Recorded data
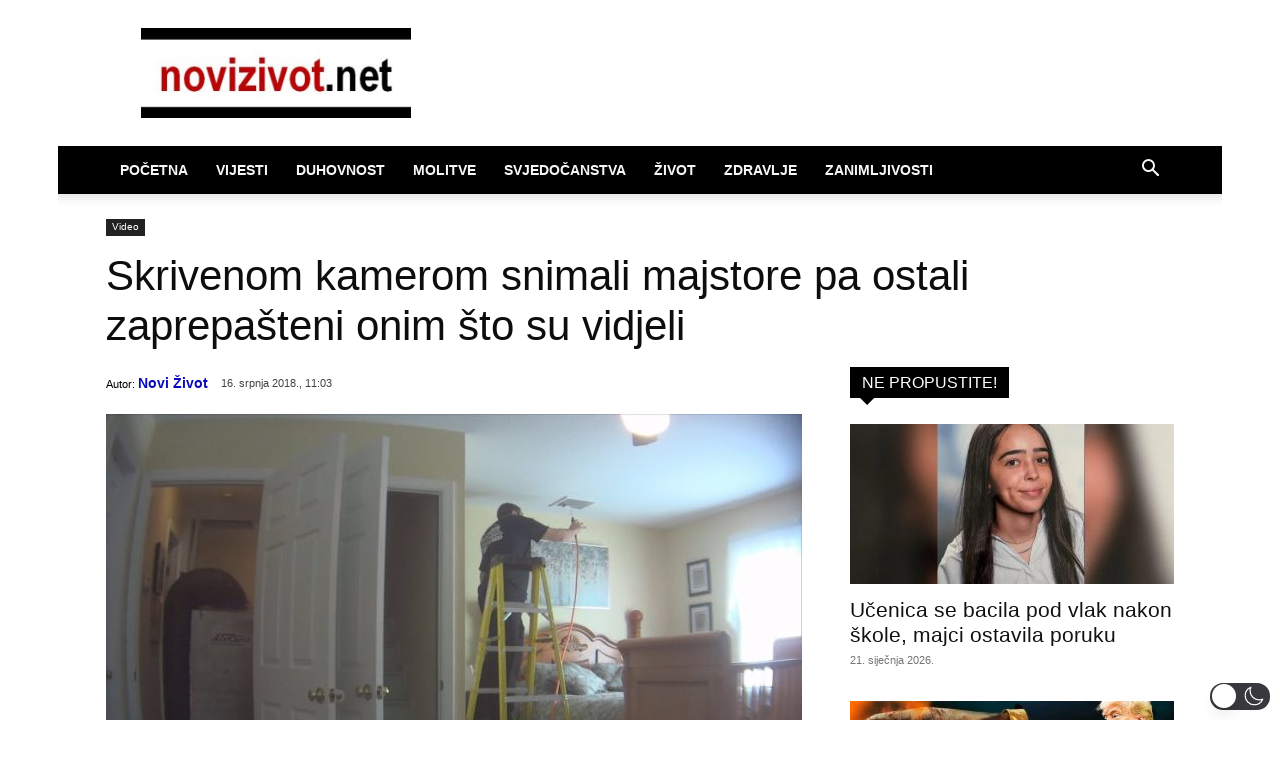

--- FILE ---
content_type: text/html; charset=UTF-8
request_url: https://www.novizivot.net/wp-admin/admin-ajax.php?td_theme_name=Newspaper&v=12.7.3
body_size: -129
content:
{"49336":1710}

--- FILE ---
content_type: application/javascript; charset=utf-8
request_url: https://fundingchoicesmessages.google.com/f/AGSKWxWLGjwzC_H0iZsK71AOccpiEG2-LNII2q0EQVwL-s-TYb_TArecLl_sCQ1SZed6MSiuRjMEtYRDuZhy7xntfBNXT9vu3bUgPQRplwBkJh_ArBzjWl8zvY-7G6Vw7wIHeMAtccOjXXwZltCm1pqElgPj2PyU_jBT_9gVndwfTr20vITwlNrAK0grL2Bq/_/css/ad./totemcash1./vnads./img-advert-/600x75_
body_size: -1293
content:
window['db13936f-84f5-4cd3-8c8e-6451a6c061a1'] = true;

Assignment
Please print each record above again exactly, but omit any pictures.

Answer space
--- FILE ---
content_type: text/html; charset=UTF-8
request_url: https://www.novizivot.net/wp-admin/admin-ajax.php?td_theme_name=Newspaper&v=12.7.3
body_size: -129
content:
{"49336":1710}

--- FILE ---
content_type: application/javascript; charset=utf-8
request_url: https://fundingchoicesmessages.google.com/f/AGSKWxWLGjwzC_H0iZsK71AOccpiEG2-LNII2q0EQVwL-s-TYb_TArecLl_sCQ1SZed6MSiuRjMEtYRDuZhy7xntfBNXT9vu3bUgPQRplwBkJh_ArBzjWl8zvY-7G6Vw7wIHeMAtccOjXXwZltCm1pqElgPj2PyU_jBT_9gVndwfTr20vITwlNrAK0grL2Bq/_/css/ad./totemcash1./vnads./img-advert-/600x75_
body_size: -1293
content:
window['db13936f-84f5-4cd3-8c8e-6451a6c061a1'] = true;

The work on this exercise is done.